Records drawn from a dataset
○ ○ ○ ○ ○ ○ ○

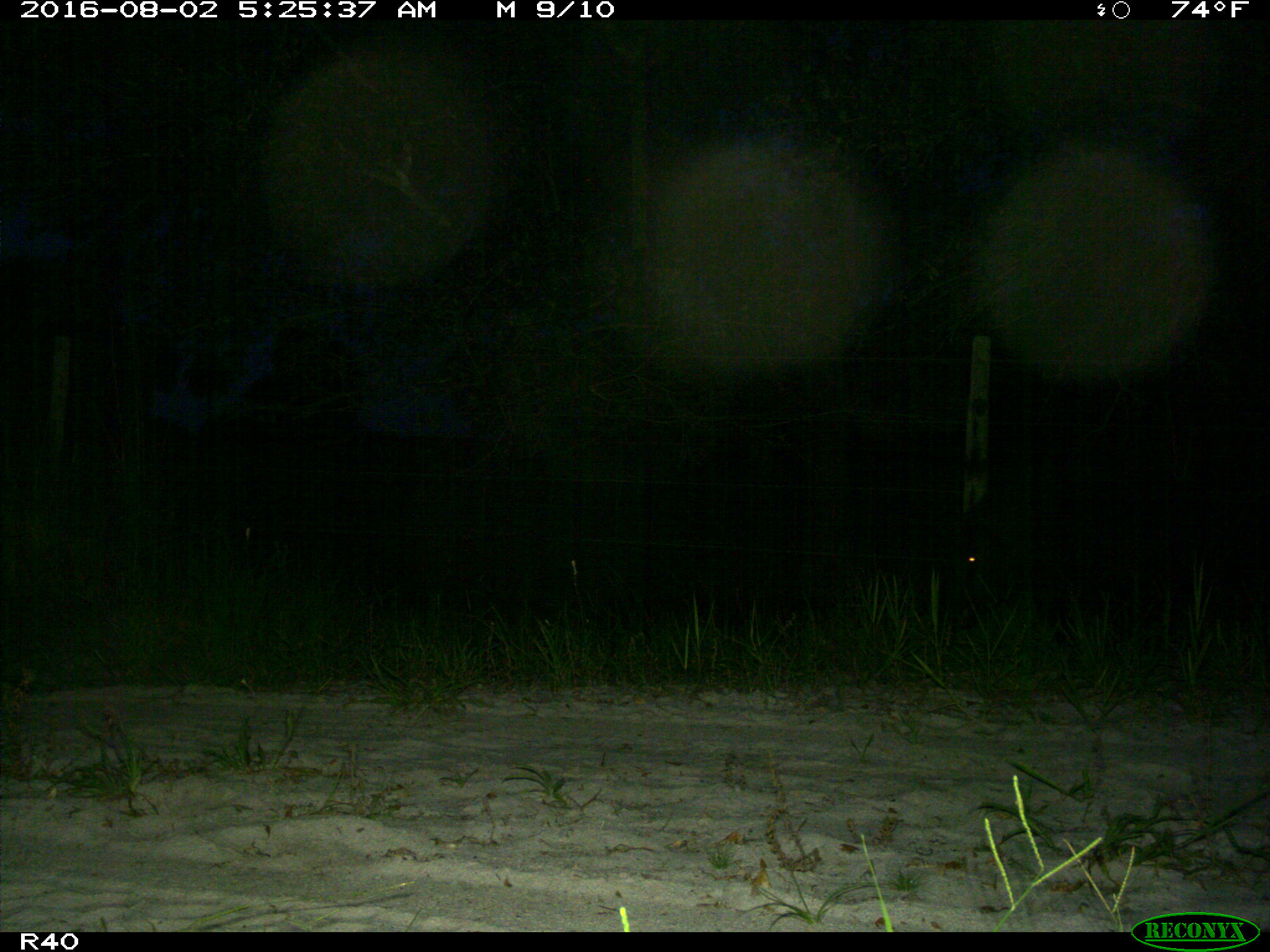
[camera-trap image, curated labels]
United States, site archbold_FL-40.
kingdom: Animalia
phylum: Chordata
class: Mammalia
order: Artiodactyla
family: Suidae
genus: Sus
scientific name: Sus scrofa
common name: wild boar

○ ○ ○ ○ ○ ○ ○

> [EXERCISE AIM]
Copy out exactly the lines that run from the one holding "class: Mammalia" through the end of the data above.

> [FINISHED TASK]
class: Mammalia
order: Artiodactyla
family: Suidae
genus: Sus
scientific name: Sus scrofa
common name: wild boar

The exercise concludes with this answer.